+++ Excerpt to read +++
There is a djungel of fly fishing leaders out there. Do you have you own favorite?

I have tried a lot of different brands and lengths but never really found a leader that beats the ones I tie myself. I did not invent this formula, only got inspired from a legend in the fly fishing world; Charles Ritz. He developed his own system and I changed it a little bit in order to make it work where I go fishing. I prefer pretty long leaders… 10 feet or more when fishing sea trout in the ocean and 12 feet or more when the dry fly is floating downstream some secret nordic river.

If you want to try, here is the JFF formula. You do not have to add extra centimeters in order to compensate lost material when doing the knot, it is already done. Loop knot: Perfection loop, all other knots: The blood knot. (it becomes slightly more aerodynamic than the grinner knot).

One more thing! The quality of the monofilament you use is of course very important. Check out different brands and compare the stiffness. You want a pretty stiff line in order to make the fly turn over when fishing, We use Maxima or Stroft…

Ok, it looks like this:

Dry fly leader, modified Ritz leader

0.50 = 140 cm

0.45 = 102 cm

0.40 = 46 cm

0.35 = 36 cm

0.30 = 29 cm

0.25 = 24 cm

0.20 = 20 cm

0.16 = 100 cm (last piece = flour carbon)
+++ Stored records +++
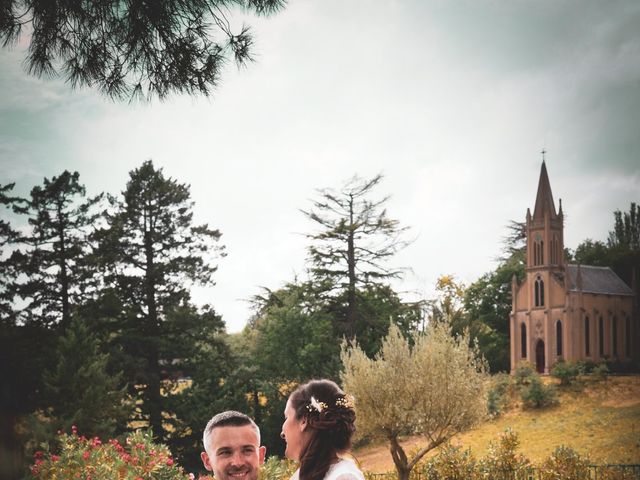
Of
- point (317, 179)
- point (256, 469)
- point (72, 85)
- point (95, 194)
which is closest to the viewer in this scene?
point (256, 469)

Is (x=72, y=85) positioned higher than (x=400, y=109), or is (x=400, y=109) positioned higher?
(x=400, y=109)

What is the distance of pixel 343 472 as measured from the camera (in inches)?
102

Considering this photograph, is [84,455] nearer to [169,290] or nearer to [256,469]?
[256,469]

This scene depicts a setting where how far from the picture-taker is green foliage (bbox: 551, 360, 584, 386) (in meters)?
33.0

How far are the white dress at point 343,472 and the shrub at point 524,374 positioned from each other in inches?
1246

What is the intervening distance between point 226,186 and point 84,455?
26.8 meters

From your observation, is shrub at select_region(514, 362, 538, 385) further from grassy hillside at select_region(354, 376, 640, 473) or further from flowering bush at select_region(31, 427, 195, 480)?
flowering bush at select_region(31, 427, 195, 480)

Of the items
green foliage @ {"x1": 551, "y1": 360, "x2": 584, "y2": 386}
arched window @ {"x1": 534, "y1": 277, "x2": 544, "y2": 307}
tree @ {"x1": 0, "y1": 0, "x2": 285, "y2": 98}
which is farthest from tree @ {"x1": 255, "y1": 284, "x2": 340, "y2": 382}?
tree @ {"x1": 0, "y1": 0, "x2": 285, "y2": 98}

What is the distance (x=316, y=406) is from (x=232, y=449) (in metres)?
0.46

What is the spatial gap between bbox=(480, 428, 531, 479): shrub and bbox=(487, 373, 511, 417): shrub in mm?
12344

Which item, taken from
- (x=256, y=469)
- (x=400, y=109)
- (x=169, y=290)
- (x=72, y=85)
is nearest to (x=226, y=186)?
(x=169, y=290)

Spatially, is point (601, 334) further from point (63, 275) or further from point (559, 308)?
point (63, 275)

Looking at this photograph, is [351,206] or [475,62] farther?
[351,206]

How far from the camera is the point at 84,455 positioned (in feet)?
22.8
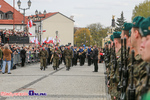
+++
◆ Goal
Name every knot that the fly fishing leader text mentions.

◆ Result of the task
The perfection loop, the blood knot, and the grinner knot.